14 The jury considered undisputed evidence that: (1) Carnahan satisfied the full
debt owed by Titan to the bank, but Fisher refused to pay his half of the debt back
to Carnahan, which resulted in the first lawsuit in 2017; (2) during the pendency of
that lawsuit and up until the time of Fisher’s deposition on June 5, 2019, Fisher never
paid any money to reimburse Carnahan for half of Titan’s debt paid by Carnahan to
the bank; (3) Fisher and his attorney agreed to the terms of the settlement agreement
when it was read into the record on June 5, 2019, and at that time, Fisher never
objected to the interest rates or the payment schedule; (4) when presented with the
proposed settlement documents and promissory note, Fisher testified that he never
agreed to the interest rates and payment schedule when the settlement agreement
was read into the record; (5) Fisher then claimed he intended to start tendering
payments in about a year, when he finished paying off his divorce settlement, which
has not occurred; (6) when contacted about the settlement documents, promissory
note or payments, Fisher admitted that at times he had hung up on calls, ignored or
didn’t answer calls, or didn’t return calls; (7) Fisher did not execute a promissory
note or tender any payments, which lead to the filing of the current lawsuit; (8) even
though the parties entered into their settlement agreement on the record more than
two years prior to trial, Fisher has continued to refuse to make any payments to
Carnahan; (9) Fisher claimed that there is no enforceable contract because the parties
15 never agreed on a start date, even though he admitted that the settlement agreement
that was read into the record did not include any delayed start date for when
payments would begin; and (10) Fisher claimed that he does not have to comply with
the terms of the settlement agreement because he has never signed the settlement
documents or promissory note.
From this evidence, the jury could have reasonably determined that Fisher,
having agreed to initiate payments in a reasonable period of time on a five-year
installment payment plan under which he agreed to pay the total sum of $125,000,
failed to comply with his agreement when he failed to make any payments to
Carnahan.

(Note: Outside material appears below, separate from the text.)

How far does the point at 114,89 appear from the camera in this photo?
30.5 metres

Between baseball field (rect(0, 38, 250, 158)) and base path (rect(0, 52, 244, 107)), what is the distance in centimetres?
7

Therefore, we conclude legally sufficient evidence supports the jury’s
finding that Fisher failed to comply with the settlement agreement. We overrule
issue two. Having overruled both of Fisher’s issues, we affirm the trial court’s
amended judgment.
AFFIRMED.
W. SCOTT GOLEMON Chief Justice Submitted on July 3, 2023 Opinion Delivered October 5, 2023
Before Golemon, C.J., Horton and Johnson, JJ.